In a sense, America electing Donald Trump was a blow for scattering in place, to restore the rights and liberties of nationhood, and decriminalize diverse languages. The effect of triumphing over the ideological juggernaut – a goal not yet achieved – is that of winning a war. It settles a question, at least for a time, of how we will live on the lands where we find ourselves.
There’s also a sense in which winning hybrid war has to be an enterprise of not-war, and defeating a juggernaut ideology has to be an enterprise of not-ideology. That doesn’t mean competing ideologies aren’t useful as thinking tools. Ideology is about application to life, and some measure of it is always necessary. (There’s no Second Amendment, for example, without an ideology of meanings inherent in the Bible to make defense of life a God-given right for the individual.)
But requiring human activities to unfold in an ideological template that sets up competition with other ideologies takes on a life of its own, and becomes, in effect, a supreme juggernaut.
Donald Trump’s appeal to his supporters starts and persists outside that juggernaut. It does the opposite of demand that humans come to it with the ideology mindset.
This is a very, very strange place to be waging what is, in effect, a war to set the course of our future. But it’s the war that we are in. We might see the progression as the Cold War having been a war between ideologies, and the war today as a war against ideology – at the moment, that of wokeism – as a false scripture, or a false narrative of meaning and existence, trying to deny us other ways of seeing.
What we must be particularly careful about, as much as if not more than what we believe and prioritize, is perceiving when we have to shed blood over it. I see the scattering in place as a timeout for just that purpose. It’s for us to get our minds and hearts un-seared from the tolerance of perpetual war, and reclaim the truth that that is the torch we were supposed to catch, all those years ago, from the Dead in Flanders fields.

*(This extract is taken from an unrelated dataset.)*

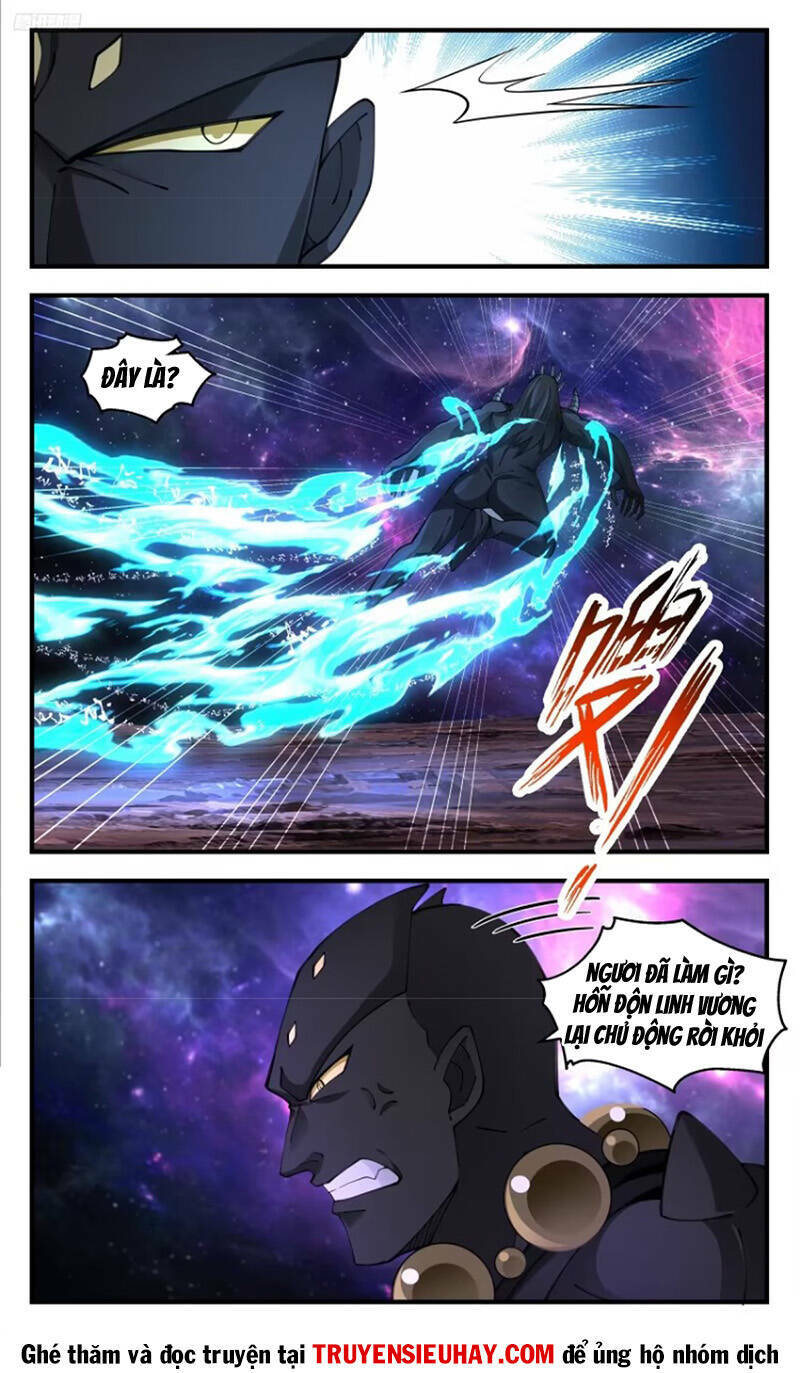 Võ Luyện Đỉnh Phong - Chapter 3580 - Page 5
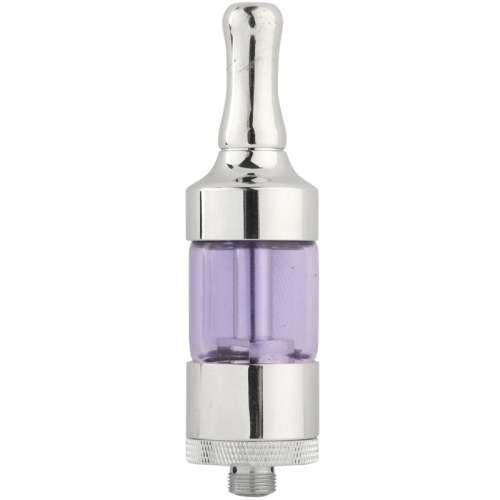 Protank II 2.5ml High Pyrex Glass Tube Electronic Cigarette Atomizer Bottom Changeable Coil (Purple)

I’ve left both the 2022 and the 2021 essays in place, because the comparison of thought across these few years seems to me significant enough to feature all of it. Please read as little or as much as you would like. There’s an inspiring musical offering at the end.
It feels like we are passing through a singularity in time because we are. I don’t know that we’d agree today that “war,” as Heraclitus said, “is the father of all, and the king of all.” But I think we’d agree that war is the companion of all. The difference is that we can choose whether to be born of it, and ruled by it.
For respect and honor of our citizen-warriors, slow to arms but mighty in battle, may we understand this task well, and choose wisely.